It was Bakewell tart on Great British Bake Off
yesterday last week! And when Mary said this is what a Bakewell tart should look like… I had to disagree. Traditionally early Bakewell tarts did not have a topping of icing. Nor do they have that lonesome cherry which we associate with cheap shop bought mini-bakewell tarts. Mary’s Bakewell tart didn’t have the cherry but did have the icing with a fancy pattern. It looked the part, don’t get me wrong, but if you visit the town of Bakewell you will see that proud Bakewell tart bakers clearly state that they do not add icing to their Bakewell tarts as icing is not part of the original recipe… But what is the original recipe? When does it stop or start being original? It’s a tough question.
And then there’s that other Bakewell bake… The Bakewell pudding!
Imagine a pub in a quintessentially English village: you enter with an appetite and the special on the menu is a pudding named after that village.
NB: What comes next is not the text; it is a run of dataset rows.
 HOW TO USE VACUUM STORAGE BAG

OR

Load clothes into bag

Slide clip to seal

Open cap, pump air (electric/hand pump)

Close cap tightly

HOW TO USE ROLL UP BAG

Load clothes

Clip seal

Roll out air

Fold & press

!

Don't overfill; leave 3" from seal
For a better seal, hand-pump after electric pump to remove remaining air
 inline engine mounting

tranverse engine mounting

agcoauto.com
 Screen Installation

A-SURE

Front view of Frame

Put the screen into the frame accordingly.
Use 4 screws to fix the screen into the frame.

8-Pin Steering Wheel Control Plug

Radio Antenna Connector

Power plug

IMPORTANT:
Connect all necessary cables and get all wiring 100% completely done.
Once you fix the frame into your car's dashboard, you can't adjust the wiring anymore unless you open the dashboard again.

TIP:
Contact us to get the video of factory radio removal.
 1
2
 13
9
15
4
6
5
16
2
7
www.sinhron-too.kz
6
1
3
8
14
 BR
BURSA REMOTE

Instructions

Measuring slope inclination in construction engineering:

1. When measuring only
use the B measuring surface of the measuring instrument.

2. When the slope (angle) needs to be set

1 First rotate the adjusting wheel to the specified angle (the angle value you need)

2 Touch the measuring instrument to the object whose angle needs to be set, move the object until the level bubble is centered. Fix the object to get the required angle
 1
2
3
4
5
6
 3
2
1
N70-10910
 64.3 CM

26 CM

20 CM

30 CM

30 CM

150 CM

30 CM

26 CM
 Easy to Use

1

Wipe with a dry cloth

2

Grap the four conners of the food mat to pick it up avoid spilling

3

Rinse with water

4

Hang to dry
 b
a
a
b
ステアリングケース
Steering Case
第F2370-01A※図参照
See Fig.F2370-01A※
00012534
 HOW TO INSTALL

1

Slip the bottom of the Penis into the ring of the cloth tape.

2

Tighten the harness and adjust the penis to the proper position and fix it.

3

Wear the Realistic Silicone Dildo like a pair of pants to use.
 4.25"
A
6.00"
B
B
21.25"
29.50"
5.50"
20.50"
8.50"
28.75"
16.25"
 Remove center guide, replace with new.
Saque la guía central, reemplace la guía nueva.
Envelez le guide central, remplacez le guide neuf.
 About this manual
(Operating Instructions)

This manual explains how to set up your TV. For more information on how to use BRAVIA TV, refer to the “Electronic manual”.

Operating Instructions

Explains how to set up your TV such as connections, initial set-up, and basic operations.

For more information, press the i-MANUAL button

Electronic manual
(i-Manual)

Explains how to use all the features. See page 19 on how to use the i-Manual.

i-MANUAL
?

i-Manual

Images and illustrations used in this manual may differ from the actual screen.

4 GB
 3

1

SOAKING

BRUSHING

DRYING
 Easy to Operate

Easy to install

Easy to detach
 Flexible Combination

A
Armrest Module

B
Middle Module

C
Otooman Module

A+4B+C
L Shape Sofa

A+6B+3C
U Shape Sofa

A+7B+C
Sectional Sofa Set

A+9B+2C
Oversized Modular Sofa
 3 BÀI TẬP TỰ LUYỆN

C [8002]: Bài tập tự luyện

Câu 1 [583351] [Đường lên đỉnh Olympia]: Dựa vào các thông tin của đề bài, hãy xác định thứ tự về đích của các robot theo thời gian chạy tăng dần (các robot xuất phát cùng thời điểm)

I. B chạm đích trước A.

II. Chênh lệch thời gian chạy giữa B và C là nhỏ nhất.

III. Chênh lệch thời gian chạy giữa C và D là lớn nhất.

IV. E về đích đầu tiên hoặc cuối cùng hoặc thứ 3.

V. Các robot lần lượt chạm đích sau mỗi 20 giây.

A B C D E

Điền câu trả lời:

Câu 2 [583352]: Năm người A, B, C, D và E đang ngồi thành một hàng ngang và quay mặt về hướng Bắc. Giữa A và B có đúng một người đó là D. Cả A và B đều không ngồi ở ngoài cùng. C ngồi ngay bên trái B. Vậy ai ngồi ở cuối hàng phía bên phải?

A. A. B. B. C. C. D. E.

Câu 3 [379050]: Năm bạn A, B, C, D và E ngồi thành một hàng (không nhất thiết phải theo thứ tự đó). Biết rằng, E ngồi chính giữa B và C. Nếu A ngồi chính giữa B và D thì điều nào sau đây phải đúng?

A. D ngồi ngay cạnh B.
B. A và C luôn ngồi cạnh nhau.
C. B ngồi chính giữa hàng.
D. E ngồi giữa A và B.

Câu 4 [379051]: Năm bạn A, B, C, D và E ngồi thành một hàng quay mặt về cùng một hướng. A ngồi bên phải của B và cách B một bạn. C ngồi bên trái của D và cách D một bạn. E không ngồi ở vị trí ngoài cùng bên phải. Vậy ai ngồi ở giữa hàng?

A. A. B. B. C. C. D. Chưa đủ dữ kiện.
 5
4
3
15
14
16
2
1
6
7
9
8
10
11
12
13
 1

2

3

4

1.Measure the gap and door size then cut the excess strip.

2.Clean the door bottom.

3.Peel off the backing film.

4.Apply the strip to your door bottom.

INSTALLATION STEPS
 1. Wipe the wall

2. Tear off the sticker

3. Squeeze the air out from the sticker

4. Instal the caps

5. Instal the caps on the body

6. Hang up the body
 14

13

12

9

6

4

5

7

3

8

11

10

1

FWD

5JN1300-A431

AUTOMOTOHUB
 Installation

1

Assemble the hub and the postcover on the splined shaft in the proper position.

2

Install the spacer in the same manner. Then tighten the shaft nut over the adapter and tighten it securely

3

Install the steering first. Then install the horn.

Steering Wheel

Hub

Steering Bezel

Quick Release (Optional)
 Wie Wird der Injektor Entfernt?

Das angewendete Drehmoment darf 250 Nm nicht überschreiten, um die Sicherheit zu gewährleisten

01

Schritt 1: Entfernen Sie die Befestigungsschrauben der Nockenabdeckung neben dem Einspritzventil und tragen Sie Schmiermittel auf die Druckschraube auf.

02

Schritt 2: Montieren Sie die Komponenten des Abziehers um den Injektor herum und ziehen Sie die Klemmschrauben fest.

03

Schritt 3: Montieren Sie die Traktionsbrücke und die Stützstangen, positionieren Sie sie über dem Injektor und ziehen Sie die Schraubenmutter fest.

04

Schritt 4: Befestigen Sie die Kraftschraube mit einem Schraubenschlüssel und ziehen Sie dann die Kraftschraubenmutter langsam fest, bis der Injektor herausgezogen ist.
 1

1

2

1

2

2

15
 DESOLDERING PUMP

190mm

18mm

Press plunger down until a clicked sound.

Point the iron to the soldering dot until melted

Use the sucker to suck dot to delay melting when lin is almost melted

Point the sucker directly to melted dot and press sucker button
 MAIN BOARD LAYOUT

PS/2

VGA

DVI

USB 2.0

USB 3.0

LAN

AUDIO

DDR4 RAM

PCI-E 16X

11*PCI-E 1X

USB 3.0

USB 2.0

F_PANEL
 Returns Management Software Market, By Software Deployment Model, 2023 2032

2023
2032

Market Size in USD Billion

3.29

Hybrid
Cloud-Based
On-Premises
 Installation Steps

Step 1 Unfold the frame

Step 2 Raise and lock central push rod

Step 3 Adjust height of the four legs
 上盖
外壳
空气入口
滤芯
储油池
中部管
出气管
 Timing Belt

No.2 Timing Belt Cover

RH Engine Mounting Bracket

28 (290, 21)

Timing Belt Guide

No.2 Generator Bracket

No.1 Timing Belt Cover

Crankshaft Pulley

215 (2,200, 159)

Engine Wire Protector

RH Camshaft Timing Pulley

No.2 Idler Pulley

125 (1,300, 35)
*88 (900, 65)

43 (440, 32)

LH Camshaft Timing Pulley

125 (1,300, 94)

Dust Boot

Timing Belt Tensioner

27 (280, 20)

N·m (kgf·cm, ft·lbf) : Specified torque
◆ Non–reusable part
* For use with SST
You just have to try it, don’t you? And so the Bakewell pudding rose to fame. Even though Wonders of the Peak, the first travel guide to the Peak District, was written by Charles Cotton in 1681, tourism reached a high in Victorian times, helped by the development of the railway and an increasing interest in geology. Victorians also came to ‘take the waters’ in the spa towns of Buxton, Matlock Bath and Bakewell.
Today, when visiting the Derbyshire village to which this pudding owes its name, you can’t ignore the many quaint-looking bakeries claiming to present to you the one true Bakewell pudding or tart. Its heritage has intrigued me for years, so naturally when I first came to visit Bakewell, I needed to explore and also perhaps ask some questions in those Bakewell bakeries. Recipes for this type of pudding pop up in cookery books and manuscripts as early as the 1830s, but there are a number of versions of this pud and it is not clear who first linked it with the little Peak District town. Most probably it was one of the inn landlords of which the legend speaks: it is said that the pudding was invented in the White Horse Inn (now the Rutland Arms) by a waitress called Ann Wheeldon who made a mistake while preparing a pudding from the recipe book of mistress Ann Greaves. Mrs Greaves’s great-great-great-grandson believes the pudding must have been created in the 1850s. This is, however, quite a few years later than other Bakewell pudding recipes and about the date of a manuscript recipe I have in my possession by a person from Oxfordshire, which is not at all in the north. This means that by the 1850s the pudding was already quite well known and so was the recipe. The Bakewell pudding also appears in American cookery books before the 1850s.
As for the Bakewell tart… it seems it is a more recent bake. If you look at how both these bakes are made, you will see that the pudding is the kind that was made for a hundred years before it became known as a Bakewell. But the Bakewell tart is truly Victorian. You can read more about the Bakewell pudding in my book Pride and Pudding of course, but I’l share with you this recipe which is a very old Bakewell pudding recipe. This is a descendant from a much older pudding and that is what makes this bake so exciting. Truly. You will never look at Bakewell pudding the same way after you’ve bashed some apricot kernels with rosewater for the filling.
Makes 2 puddings in 23 cm (9 inch) shallow plates
- 25 g bitter apricot kernels
- 1 teaspoon rosewater
- 110 g clarified butter, melted
- 110 g raw sugar, powdered in a food processor
- 5 egg yolks
- 1 egg white
- 1 quantity puff pastry or rough puff (the recipe is in my book)
- 2 tablespoons raspberry jam
- 50 g candied lemon peel, cut into strips
Preheat the oven to 180C (350F).
Blanch and skin the apricot kernels by pouring boiling water over them to make the skins come off. Rinse under cold water and dry them using a clean tea towel (dish towel) to rub off the last of the skins.
Using a mortar and pestle, pound up the blanched apricot kernels with the rosewater. This will prevent the apricot kernels from producing oil and also will add a heavenly scent. Transfer to a bowl and whisk in the clarified butter and the sugar, whisking until creamy. Add the eggs and whisk to combine.
Don’t be alarmed if the filling seems runny to you, it is normal. Line a pie dish or plate with the puff pastry rolled out as thin as you can manage and spread the raspberry jam over it, leaving a 2 cm border that will become the rim. Neatly arrange strips of candied lemon peel over the jam, then gently pour in the filling mixture.
Bake in the bottom of the oven for 15 minutes, then move to the middle of the oven and bake for 15 minutes more or until the pastry is puffed and golden brown.
Serve on its own or with fresh raspberries.